■ ENTRIES SUPPLIED
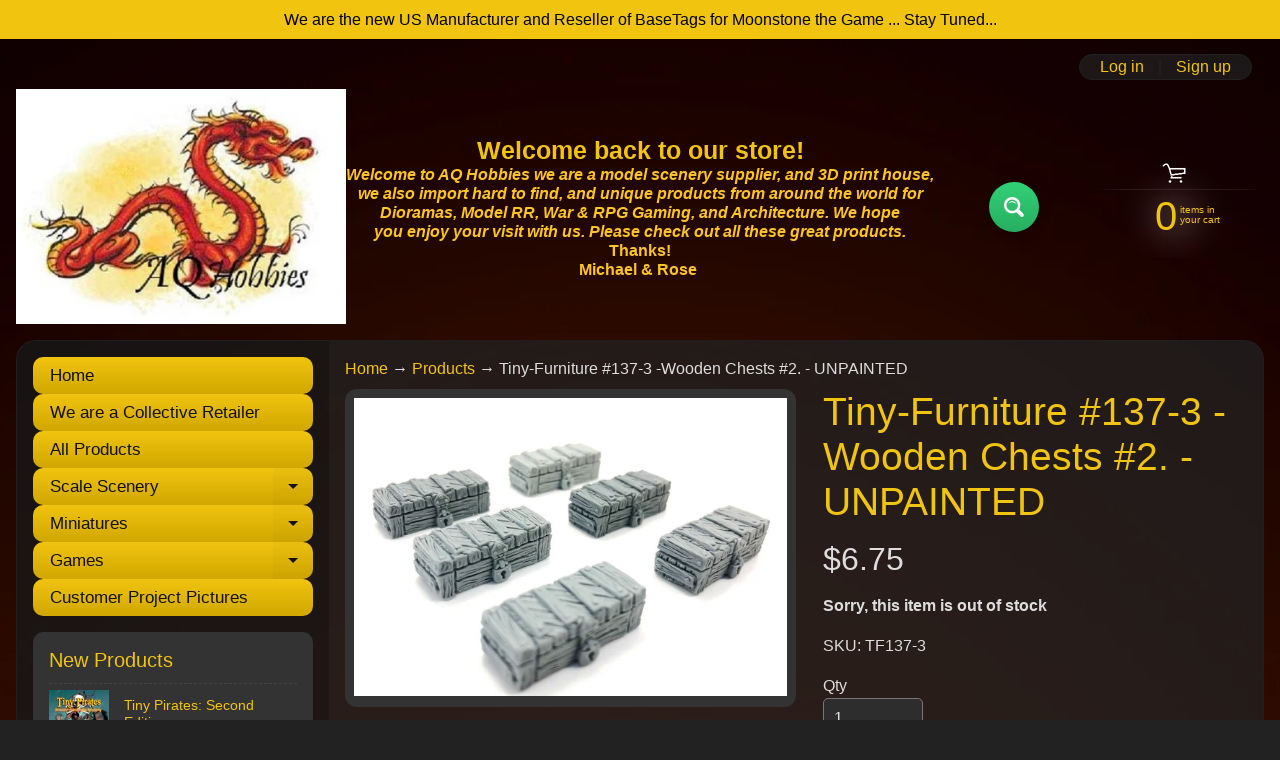

--- FILE ---
content_type: text/javascript; charset=utf-8
request_url: https://www.aqhobbies.com/services/javascripts/currencies.js
body_size: 1086
content:
var Currency = {
  rates: {"USD":1.0,"EUR":1.19663,"GBP":1.38068,"CAD":0.741144,"ARS":0.000692499,"AUD":0.704742,"BRL":0.192654,"CLP":0.00116331,"CNY":0.14391,"CYP":0.397899,"CZK":0.0491864,"DKK":0.160244,"EEK":0.0706676,"HKD":0.128108,"HUF":0.00314468,"ISK":0.00825239,"INR":0.0108941,"JMD":0.00637663,"JPY":0.00652886,"LVL":1.57329,"LTL":0.320236,"MTL":0.293496,"MXN":0.0580405,"NZD":0.607551,"NOK":0.104829,"PLN":0.284495,"SGD":0.791105,"SKK":21.5517,"SIT":175.439,"ZAR":0.0635684,"KRW":0.00069878,"SEK":0.113541,"CHF":1.30805,"TWD":0.0318705,"UYU":0.0257667,"MYR":0.254615,"BSD":1.0,"CRC":0.00202016,"RON":0.234759,"PHP":0.0169612,"AED":0.272294,"VEB":2.76019e-11,"IDR":0.000059572,"TRY":0.0230093,"THB":0.0320004,"TTD":0.147351,"ILS":0.325218,"SYP":0.00904526,"XCD":0.369293,"COP":0.000274121,"RUB":0.0131726,"HRK":0.15882,"KZT":0.00198891,"TZS":0.000391218,"XPT":2647.78,"SAR":0.266667,"NIO":0.0271738,"LAK":0.0000464652,"OMR":2.59771,"AMD":0.00264745,"CDF":0.000434648,"KPW":0.00111111,"SPL":6.0,"KES":0.0077491,"ZWD":0.00276319,"KHR":0.000248626,"MVR":0.0646839,"GTQ":0.130388,"BZD":0.497003,"BYR":0.000035459,"LYD":0.159222,"DZD":0.00773853,"BIF":0.000337311,"GIP":1.38068,"BOB":0.144856,"XOF":0.00182425,"STD":0.0000482631,"NGN":0.000720433,"PGK":0.233551,"ERN":0.0666667,"MWK":0.000576774,"CUP":0.041692,"GMD":0.0135826,"CVE":0.0108518,"BTN":0.0108941,"XAF":0.00182425,"UGX":0.000280984,"MAD":0.110524,"MNT":0.000280322,"LSL":0.0635684,"XAG":117.64,"TOP":0.415733,"SHP":1.38068,"RSD":0.0101915,"HTG":0.00763656,"MGA":0.000223982,"MZN":0.0156599,"FKP":1.38068,"BWP":0.076639,"HNL":0.0379128,"PYG":0.000149179,"JEP":1.38068,"EGP":0.0213421,"LBP":0.0000111502,"ANG":0.555213,"WST":0.368555,"TVD":0.704742,"GYD":0.00478099,"GGP":1.38068,"NPR":0.0068056,"KMF":0.00243234,"IRR":0.000000908422,"XPD":2032.4,"SRD":0.0263524,"TMM":0.000057179,"SZL":0.0635684,"MOP":0.124377,"BMD":1.0,"XPF":0.0100278,"ETB":0.00643551,"JOD":1.41044,"MDL":0.0594793,"MRO":0.00250637,"YER":0.00419484,"BAM":0.611828,"AWG":0.558659,"PEN":0.299072,"VEF":0.0000000275963,"SLL":0.0000436969,"KYD":1.20261,"AOA":0.00109242,"TND":0.353251,"TJS":0.106952,"SCR":0.0700803,"LKR":0.00323265,"DJF":0.00561996,"GNF":0.000113984,"VUV":0.00836088,"SDG":0.00166657,"IMP":1.38068,"GEL":0.371949,"FJD":0.45645,"DOP":0.0158794,"XDR":1.38205,"MUR":0.0221388,"MMK":0.000476201,"LRD":0.00540553,"BBD":0.5,"ZMK":0.0000503787,"XAU":5438.93,"VND":0.0000383931,"UAH":0.023328,"TMT":0.285895,"IQD":0.000763649,"BGN":0.611828,"KGS":0.0114333,"RWF":0.000686523,"BHD":2.65957,"UZS":0.0000825226,"PKR":0.0035752,"MKD":0.0194141,"AFN":0.0151663,"NAD":0.0635684,"BDT":0.00818522,"AZN":0.588235,"SOS":0.0017577,"QAR":0.274725,"PAB":1.0,"CUC":1.0,"SVC":0.114286,"SBD":0.124239,"ALL":0.0123708,"BND":0.791105,"KWD":3.26414,"GHS":0.091424,"ZMW":0.0503787,"XBT":82252.9,"NTD":0.0337206,"BYN":0.35459,"CNH":0.143978,"MRU":0.0250637,"STN":0.0482631,"VES":0.00275963,"MXV":0.505783,"VED":0.00275963,"SLE":0.0436969,"XCG":0.555213,"SSP":0.000218606},
  convert: function(amount, from, to) {
    return (amount * this.rates[from]) / this.rates[to];
  }
};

■ YOUR ASSIGNMENT
In the listing above, find each line with the word "from" and return it.

■ TASK RESPONSE
  convert: function(amount, from, to) {
    return (amount * this.rates[from]) / this.rates[to];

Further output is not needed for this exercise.